What is the chief end of preaching? … To give men and women a sense of God and His presence… . I can forgive a man for a bad sermon, I can forgive the preacher almost anything if he gives me a sense of God, if he gives me something for my soul, if he gives me the sense that, though he is inadequate himself, he is handling something which is very great and very glorious, if he gives me some dim glimpse of the majesty and the glory of God, the love of Christ my Saviour, and the magnificence of the Gospel. If he does that I am his debtor, and I am profoundly grateful to him. Preaching is the most amazing, and the most thrilling activity that one can ever be engaged in, because of all that it holds out for all of us in the present, and because of the glorious endless possibilities in an eternal future.

Martyn Lloyd-Jones, Preaching and Preachers, 97-98

Among the many excellent gifts with which God has adorned the human race, it is a singular privilege that he deigns to consecrate to himself the mouths and tongues of men in order that his voice may resound in them.

John Calvin, Institutes 4.1.5

We come together in the name of the Lord. It is not to hear merry songs, to be fed with wind, that is, with a vain and unprofitable curiosity, but to receive spiritual nourishment.
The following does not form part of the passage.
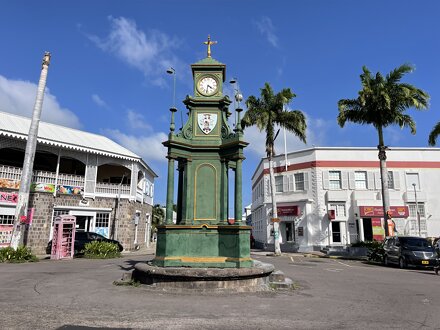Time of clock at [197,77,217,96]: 4:31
For God will have nothing preached in his name but that which will profit and edify.

John Calvin, Sermon on 2 Timothy 2:16-18

Every sermon should last just as long as the preacher needs in which to deliver his soul…though every sermon should ‘seem like twenty minutes’, even if it is actually longer.

John Stott, Between Two Worlds, p292,294

Those who write compose their thoughts more successfully than those who do not; they commit fewer of what I inelegantly call “sentence farts,” in which one begins a sentence, partway through realizes that it cannot be successfully completed, and therefore begins again.

T. David Gordon, Why Johnny Can’t Preach (p39)

Note: The term “sentence fart” is now an official part of my vocabulary.

The average American adult reads fewer than nine books annually, and spends seventeen times as much time watching television as reading (including all reading - magazines, newspapers, etc)…in two decades alone, from 1982 to 2002, there was a 10 percent decline in literary reading among adults in the United States.